* _PROVIDED TEXT_
10. 1990 Testimony of Nayirah:
A 15-year-old girl named “Nayirah” testified before the U.S. Congress that she had seen Iraqi soldiers pulling Kuwaiti babies from incubators, causing them to die. The testimony helped gain major public support for the 1991 Gulf War, but — despite protests that the dispute of this story was itself a conspiracy theory — it was later discovered that the testimony was false. The public relations firm Hill & Knowlton, which was in the employ of Citizens for a Free Kuwait, had arranged the testimony. It turned out that she had taken acting lessons on request of the CIA and was actually the niece of a major politician in Kuwait. Nayirah was later disclosed to be Nayirah al-Sabah, daughter of Saud bin Nasir Al-Sabah, Kuwaiti ambassador to the USA. The Congressional Human Rights Caucus, of which Congressman Tom Lantos was co-chairman, had been responsible for hosting Nurse Nayirah, and thereby popularizing her allegations. When the girl's account was later challenged by independent human rights monitors, Lantos replied, "The notion that any of the witnesses brought to the caucus through the Kuwaiti Embassy would not be credible did not cross my mind... I have no basis for assuming that her story is not true, but the point goes beyond that. If one hypothesizes that the woman's story is fictitious from A to Z, that in no way diminishes the avalanche of human rights violations." Nevertheless, the senior Republican on the Human Rights Caucus, John Edward Porter, responded to the revelations "by saying that if he had known the girl was the ambassador's daughter, he would not have allowed her to testify."
11. Counter Intelligence Programs Against Activists in the 60s:
COINTELPRO (an acronym for Counter Intelligence Program) was a series of covert, and often illegal, projects conducted by the United States Federal Bureau of Investigation (FBI) aimed at investigating and disrupting dissident political organizations within the United States. The FBI used covert operations from its inception, however formal COINTELPRO operations took place between 1956 and 1971. The FBI's stated motivation at the time was "protecting national security, preventing violence, and maintaining the existing social and political order." According to FBI records, 85% of COINTELPRO resources were expended on infiltrating, disrupting, marginalizing, and/or subverting groups suspected of being subversive, such as communist and socialist organizations; the women's rights movement; militant black nationalist groups, and the non-violent civil rights movement, including individuals such as Martin Luther King, Jr. and others associated with the Southern Christian Leadership Conference, the National Association for the Advancement of Colored People, the Congress of Racial Equality, the American Indian Movement, and other civil rights groups; a broad range of organizations labeled "New Left", including Students for a Democratic Society, the National Lawyers Guild, the Weathermen, almost all groups protesting the Vietnam War, and even individual student demonstrators with no group affiliation; and nationalist groups such as those "seeking independence for Puerto Rico." The other 15% of COINTELPRO resources were expended to marginalize and subvert "white hate groups," including the Ku Klux Klan and National States' Rights Party. The directives governing COINTELPRO were issued by FBI Director J. Edgar Hoover, who ordered FBI agents to "expose, disrupt, misdirect, discredit, or otherwise neutralize" the activities of these movements and their leaders.

Records from a data source
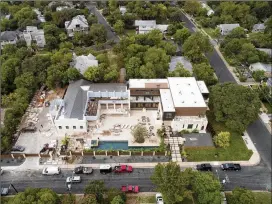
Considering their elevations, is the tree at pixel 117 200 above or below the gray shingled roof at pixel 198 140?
above

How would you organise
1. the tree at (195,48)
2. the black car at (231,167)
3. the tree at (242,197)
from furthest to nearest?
1. the tree at (195,48)
2. the black car at (231,167)
3. the tree at (242,197)

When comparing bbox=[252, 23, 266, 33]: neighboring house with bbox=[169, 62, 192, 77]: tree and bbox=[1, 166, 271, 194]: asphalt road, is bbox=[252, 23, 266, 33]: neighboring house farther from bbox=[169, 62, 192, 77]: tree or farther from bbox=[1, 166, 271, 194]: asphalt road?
bbox=[1, 166, 271, 194]: asphalt road

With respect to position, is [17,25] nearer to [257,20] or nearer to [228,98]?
[228,98]

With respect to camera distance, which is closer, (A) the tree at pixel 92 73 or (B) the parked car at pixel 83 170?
(B) the parked car at pixel 83 170

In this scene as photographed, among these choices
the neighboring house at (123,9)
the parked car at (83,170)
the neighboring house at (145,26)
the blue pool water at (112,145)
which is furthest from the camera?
the neighboring house at (123,9)

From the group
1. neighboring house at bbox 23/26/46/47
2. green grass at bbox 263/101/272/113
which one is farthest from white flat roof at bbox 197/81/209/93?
neighboring house at bbox 23/26/46/47

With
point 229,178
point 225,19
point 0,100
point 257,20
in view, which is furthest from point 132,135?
point 257,20

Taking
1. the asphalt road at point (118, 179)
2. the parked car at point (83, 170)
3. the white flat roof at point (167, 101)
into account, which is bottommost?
the asphalt road at point (118, 179)

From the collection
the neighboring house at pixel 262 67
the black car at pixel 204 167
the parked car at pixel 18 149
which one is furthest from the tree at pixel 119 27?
the black car at pixel 204 167

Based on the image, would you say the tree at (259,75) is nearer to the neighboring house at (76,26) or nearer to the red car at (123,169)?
the red car at (123,169)
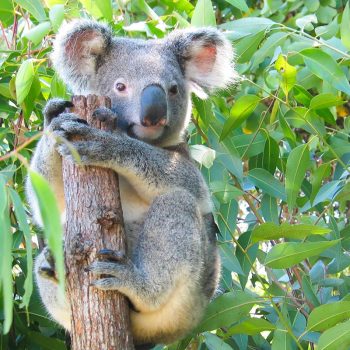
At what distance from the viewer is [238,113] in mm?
3430

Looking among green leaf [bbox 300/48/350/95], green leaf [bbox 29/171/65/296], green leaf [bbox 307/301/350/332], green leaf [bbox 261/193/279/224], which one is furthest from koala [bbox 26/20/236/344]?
green leaf [bbox 29/171/65/296]

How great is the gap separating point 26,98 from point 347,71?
1699mm

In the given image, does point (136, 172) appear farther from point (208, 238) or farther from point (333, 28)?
point (333, 28)

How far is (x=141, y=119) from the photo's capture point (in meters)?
3.12

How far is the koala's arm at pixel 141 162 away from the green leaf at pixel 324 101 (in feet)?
1.96

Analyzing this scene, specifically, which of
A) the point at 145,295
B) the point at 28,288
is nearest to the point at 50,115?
the point at 145,295

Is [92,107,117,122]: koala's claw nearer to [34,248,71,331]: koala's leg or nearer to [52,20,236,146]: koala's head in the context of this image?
[52,20,236,146]: koala's head

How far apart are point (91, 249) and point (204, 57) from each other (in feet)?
5.04

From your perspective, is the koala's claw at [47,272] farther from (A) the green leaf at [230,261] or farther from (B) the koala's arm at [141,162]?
(A) the green leaf at [230,261]

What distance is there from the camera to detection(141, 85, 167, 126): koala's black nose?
3.10 meters

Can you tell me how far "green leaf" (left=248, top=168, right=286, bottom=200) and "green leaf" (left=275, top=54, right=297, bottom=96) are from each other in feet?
1.62

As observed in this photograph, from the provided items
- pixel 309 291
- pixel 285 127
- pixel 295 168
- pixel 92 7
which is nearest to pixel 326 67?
pixel 285 127

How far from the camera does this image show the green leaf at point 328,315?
2977 millimetres

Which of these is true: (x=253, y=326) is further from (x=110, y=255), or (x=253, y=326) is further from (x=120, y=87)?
(x=120, y=87)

* _INSTRUCTION A_
In the passage on Nayirah and COINTELPRO, list each action that J. Edgar Hoover ordered FBI agents to take against the movements and their leaders.
* _INSTRUCTION B_
Write the next part of the passage on Nayirah and COINTELPRO, starting after its final sentence.
The rows have no connection to the passage on Nayirah and COINTELPRO.

* _RESPONSE A_
expose, disrupt, misdirect, discredit, neutralize

* _RESPONSE B_
12. The Iran-Contra Affair:
In 1985 and '86, the White House authorized government officials to secretly trade weapons with the Israeli government in exchange for the release of U.S. hostages in Iran. The plot was uncovered by Congress in 1987.
13. The BCCI Scandal:
The Bank of Credit and Commerce International (BCCI) was a major international bank founded in 1972 by Agha Hasan Abedi, a Pakistani financier. The Bank was registered in Luxembourg. Within a decade BCCI touched its peak, it operated in 78 countries, had over 400 branches, and had assets in excess of US$ 20 billion making it the 7th largest private bank in the world by assets. In the late 1980's BCCI became the target of a two year undercover operation conducted by the US Customs Service. This operation concluded with a fake wedding that was attended by BCCI officers and drug dealers from around the world who had established a personal friendship and working relationship with undercover Special Agent Robert Mazur. After a six month trial in Tampa, key bank officers were convicted and received lengthy prison sentences. Bank officers began cooperating with law enforcement authorities and that cooperation caused BCCI’s many crimes to be revealed. BCCI came under the scrutiny of regulatory bodies and intelligence agencies in the 1980s due to its perceived avoidance of falling under one regulatory banking authority, a fact that was later, after extensive investigations, proven to be false. BCCI became the focus of a massive regulatory battle in 1991 and was described as a "$20-billion-plus heist". Investigators in the U.S. and the UK revealed that BCCI had been "set up deliberately to avoid centralized regulatory review, and operated extensively in bank secrecy jurisdictions. Its affairs were extraordinarily complex. Its officers were sophisticated international bankers whose apparent objective was to keep their affairs secret, to commit fraud on a massive scale, and to avoid detection."
14. CIA Drug Running in LA:
Pulitzer Prize Award winning journalist Gary Webb exposed this alongside LAPD Narcotics Officer turned whislteblower and author Michael Ruppert, CIA Contract Pilot Terry Reed, and many others. In August 1996 the San Jose Mercury News published Webb's "Dark Alliance", a 20,000 word, three-part investigative series which alleged that Nicaraguan drug traffickers had sold and distributed crack cocaine in Los Angeles during the 1980s, and that drug profits were used to fund the CIA-supported Nicaraguan Contras. Webb never asserted that the CIA directly aided drug dealers to raise money for the Contras, but he did document that the CIA was aware of the cocaine transactions and the large shipments of cocaine into the U.S. by the Contra personnel. "Dark Alliance" received national attention. At the height of the interest, the web version of it on San Jose Mercury News website received 1.3 million hits a day. According to the Columbia Journalism Review, the series became "the most talked-about piece of journalism in 1996 and arguably the most famous—some would say infamous—set of articles of the decade."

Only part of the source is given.